This fraternal bonding has college recruiters confused, for while Carlin is regarded as having big league potential, Jason's skills are better suited to the smaller end of Philadelphia's Big Five. And while a college cannot entice a player by promising to tender a scholarship to a younger sibling, there's nothing to prevent that younger player from announcing to recruiters that he would like to join his brother. The upshot is that Carlin will likely follow Jason's lead and end up gracing the roster of a less glamorous team than he otherwise might.
"If Carlin insists on following his brother, I don't know that he'll raise Jason's level of recruitment," says Tom Konchalski, editor of High School Basketball Illustrated and an expert on college recruiting. "He might wind up lowering his own."
That's the scenario. But it doesn't bother the Warleys, who seem motivated mostly by their hearts—and their stomachs. They want to attend school together in the Northeast, to remain within driving distance of their mother Charlene's cooking. Over the past year the Warleys' list of favored schools has remained largely unchanged: The Big East's Providence, Syracuse, Pitt and Villanova, and St. Joseph's University, a small Division I school in Philadelphia with a lustrous basketball past but an unprepossessing present. Playing together for a Big East team is a dream for the brothers; getting the Warleys would be a dream come true for St. Joe's.
Jimmy Black, an assistant coach at St. Joe's, believes the Warleys could reopen the doors to the NCAA tournament for the Hawks, who haven't been there since 1986. "Jason can get you to 20 wins," says Black, "and Carlin can get you to 25."
The Warleys' coach at Frankford, Vince Miller, thinks St. Joe's, or a similar school, would be ideal for Jason, but too small for Carlin. "I can't see holding Carlin back to keep the brothers together," says Miller. "That's depriving him. I know what they're going through. Wilt and I were best friends in high school. But college was the time for us, as players, to find our own way. The friendship remains."
Miller believes that Carlin needs to be challenged. "He plays only as hard as he needs to play to win," he says. It's the harshest, and most accurate, criticism one can make of Carlin's game. "He wants to play in the NBA someday, right? Then he's got to play his college ball in the ACC or the Big East, somewhere where he'll be pushed."
"There's no saying for sure what Carlin will do," says Charlene Warley, a kindergarten teacher who stands six feet tall. "One minute he wants a hoagie for dinner, the next it's a sirloin steak. He'll do what's best for him, what he thinks is right. Usually, that's being with Jason."
Even while the Warleys create a dilemma for college coaches, they're the reigning princes in the cloistered world of Philadelphia basketball, the ultimate insiders in an outdoor-basketball town, where Gene Banks is better remembered for what he did on the concrete courts of the old Haddington playground in West Philadelphia than for what he did at Duke or in the NBA.

Work instructions —
A - From the Warley brothers passage, print the text starting at "Even while the" and ending at "in the NBA.".
B - Answer these questions using the Warley brothers passage:
(i) Which publication does Tom Konchalski edit?
(ii) In what year did the St. Joe's Hawks last reach the NCAA tournament?
(iii) What is Charlene Warley's occupation?
None of the records are needed to complete the work on the Warley brothers passage.

Entries supplied —
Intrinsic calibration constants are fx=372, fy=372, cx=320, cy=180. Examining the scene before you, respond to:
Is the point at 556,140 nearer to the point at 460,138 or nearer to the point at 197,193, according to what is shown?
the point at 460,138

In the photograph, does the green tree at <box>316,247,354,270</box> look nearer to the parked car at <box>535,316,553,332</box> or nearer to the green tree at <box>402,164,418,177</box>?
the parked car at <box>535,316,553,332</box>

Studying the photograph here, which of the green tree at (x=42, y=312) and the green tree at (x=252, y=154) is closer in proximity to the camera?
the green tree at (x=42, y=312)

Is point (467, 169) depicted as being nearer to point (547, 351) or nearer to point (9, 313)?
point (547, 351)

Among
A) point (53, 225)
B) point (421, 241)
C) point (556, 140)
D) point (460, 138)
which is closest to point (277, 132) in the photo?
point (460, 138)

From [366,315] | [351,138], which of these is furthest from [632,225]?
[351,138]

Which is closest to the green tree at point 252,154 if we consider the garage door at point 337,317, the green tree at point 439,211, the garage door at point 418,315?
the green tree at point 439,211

* * *

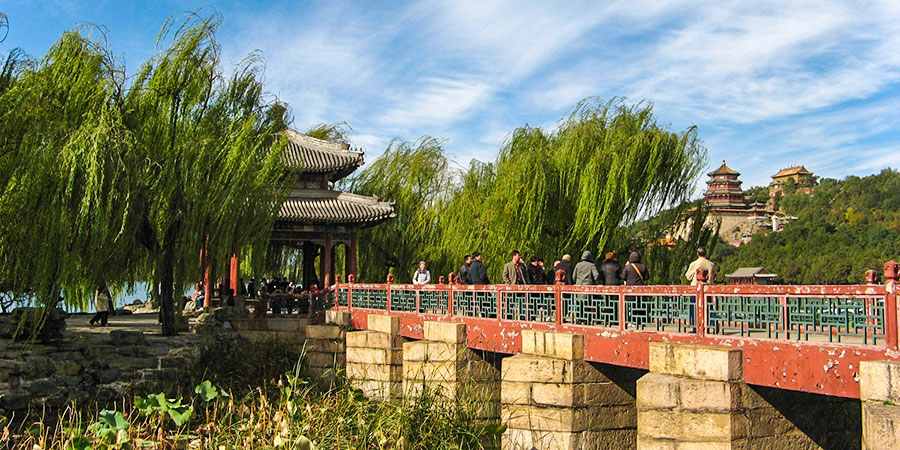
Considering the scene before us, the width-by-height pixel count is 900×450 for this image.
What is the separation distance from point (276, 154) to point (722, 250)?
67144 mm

==

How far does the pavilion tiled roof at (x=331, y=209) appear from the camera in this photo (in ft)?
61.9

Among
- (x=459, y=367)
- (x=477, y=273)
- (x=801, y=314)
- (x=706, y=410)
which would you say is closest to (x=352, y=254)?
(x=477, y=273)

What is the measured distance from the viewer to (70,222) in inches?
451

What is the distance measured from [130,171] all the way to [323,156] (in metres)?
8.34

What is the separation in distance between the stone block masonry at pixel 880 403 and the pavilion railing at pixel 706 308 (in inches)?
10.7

Solutions to the problems —
A -
Even while the Warleys create a dilemma for college coaches, they're the reigning princes in the cloistered world of Philadelphia basketball, the ultimate insiders in an outdoor-basketball town, where Gene Banks is better remembered for what he did on the concrete courts of the old Haddington playground in West Philadelphia than for what he did at Duke or in the NBA.

B -
(i) High School Basketball Illustrated
(ii) 1986
(iii) She is a kindergarten teacher.